‘Cha Cha Real Smooth’- Sundance Film Festival Review

Cha Cha Real Smooth was added to my watchlist for Sundance at the last minute after the recent strong word of mouth. It quickly became one of my most anticipated to watch since I’m usually a sucker for a great coming-of-age story to gravitate. But this is director, writer, and star Cooper Raiff’s second indie feature following the critically acclaimed Shithouse (or Freshman Year in other territories), which started him and Dylan Gulula. Though that’s a small dramedy the general public probably hasn’t heard of and I haven’t seen it myself, his latest will, without a doubt, make him a recognizable name in the industry now, hopefully.

What’s the Story: Fresh out of college, 22-year-old Andrew (Raiff) doesn’t have a clear plan on what life has in store for him once he graduated. He’s back home in New Jersey, living with his parents (Leslie Mann, Brad Garrett) and his younger brother, David (Evan Assante), and instead of going to Barcelona with his girlfriend, he’s working at a tedious job at Meat Sticks. However, after taking his brother to one of many bat mitzvahs, he gets a bit of success once Andrew starts to side as the guy who gets the party started at the Jewish celebrations. On that night, he meets Domino (Dakota Johnston) and her autistic daughter Lola (newcomer Vanessa Burghardt), thus striking a friendship with both of them and having him figure out what comes next for the future.

There’s always that one Sundance film that stands out just by how it can be lighthearted that you can’t wait for everyone else to share the love with, which is why I have a feeling Cha Cha Real Smooth will be remembered the best out of everything I’ve seen this past week. Since I’m not familiar with his previous film’s plot other than the fact that it took place in college, it’s safe to assume that this will continue the theme of finding yourself in your twenties while feeling authentically genuine in every scene, creating a blend that reminded me of Eighth Grade and The King of Staten Island. As someone who’s been out of college for two years now and in his mid-20s, I understand Andrew’s mind entirely in wanting to be better at starting a party for himself, not having a living situation with parents, or still searching for the right career to hold over a couple of years. However, even I’m constantly questioning if I’m good enough for what I’m doing right now. Everybody goes through the same thing, except I always feel less than good when everyone is off with a dream job, a home, or being engaged or married around my age. Raiff understands how we’re all feeling right now, and this must’ve been on his mind as well, allowing him to make it more acceptable to sit through. Even right now, the search for what makes us happy is right there.

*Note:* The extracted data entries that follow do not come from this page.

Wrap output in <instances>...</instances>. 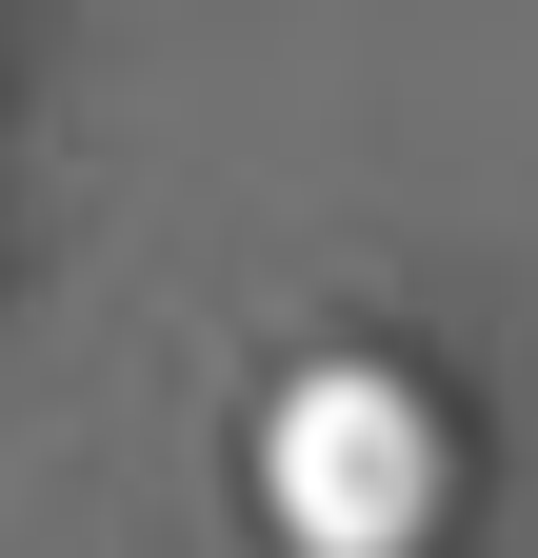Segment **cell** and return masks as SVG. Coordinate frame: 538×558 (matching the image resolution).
I'll return each instance as SVG.
<instances>
[{
    "mask_svg": "<svg viewBox=\"0 0 538 558\" xmlns=\"http://www.w3.org/2000/svg\"><path fill=\"white\" fill-rule=\"evenodd\" d=\"M458 499V439L439 399L399 360H299L280 418H259V519H280V558H419Z\"/></svg>",
    "mask_w": 538,
    "mask_h": 558,
    "instance_id": "cell-1",
    "label": "cell"
}]
</instances>
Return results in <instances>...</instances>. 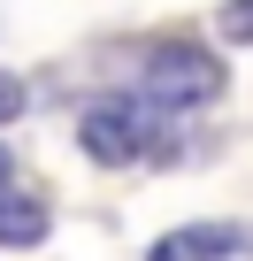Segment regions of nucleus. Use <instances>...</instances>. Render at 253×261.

Those who think this is an improvement will point to everything from showing he’s more skilled behind the camera and more calm this time, but I was more impressed with Raiff’s acting as Andrew. This is a character I’d like to be friends with because he has this annoying, awkward charm about him, and it’s easy to root for him to find some happiness, proving he’s capable of playing the lead in more roles in the future. From the start of the film, it’s clear that he has a lot of heart, as he falls in love with a much older woman when he was 12-years-old. He’s even better when sharing the screen with Dakota Johnson as Dominio. I have not seen her other film, Am I Ok?, since both screenings were sold out. My respect for her has officially grown more as she gives the best performances I’ve seen from here in a few years. Why is that now? She’s bought easily as this full-time parent taking care of her child while at a place currently processing this stage of life, and this unexpected bonding with Andrew makes her come out of her skin a little bit. Nothing comes across as fake with their chemistry that doesn’t focus too heavily on the predictable “will they or won’t they” aspect. And with no acting credits under her name, Vanessa Burghardt’s (who’s autistic in real-life) natural presence with her role of Lola was great, especially when she has to any moment with Raiff when they spent time together while he’s babysitting. Leslie Mann in the supporting role is probably the best thing she’s been in a while, and as an Everybody Loves Raymond fan, it’s nice to see Brad Garrett in anything.

I wouldn’t mind watching more of these characters through the runtime because the script has them be pretty poignant when it calls for a scene to be heartbreaking or comedic that was handled better than I expected. Since I thought it would be straightlaced, it hits with the laughs, but it’ll have you tear up once or twice. I couldn’t relate to anything more than trying to do pushups in terms of laughs. And it’s kind of funny seeing how Andrew is around Bar/ Bat Mitzvahs and how it’s a right of passage for getting older. But in honesty, who doesn’t love following around a likable character in a series or movie? So while the story is pretty familiar and offers minimal stakes than usual, that doesn’t take away the enjoyment.

Overall, I loved Cha Cha Real Smooth. Safe to say, Cooper Raiff’s sophomore effort knows how to be the sweet, funny, and relatable coming-of-age film everyone must see. And much like the main character, it’s completely charismatic. Everything about this felt genuine, and it helps when I could’ve watched more of him and Johnson together, honestly. It was recently reported that Apple bought the rights for $15 million, and Apple was one of my initial choices. So, it makes sense for them to release one of the best films I’ve watched so far in 2022. I can’t wait to rewatch this whenever it gets a release date.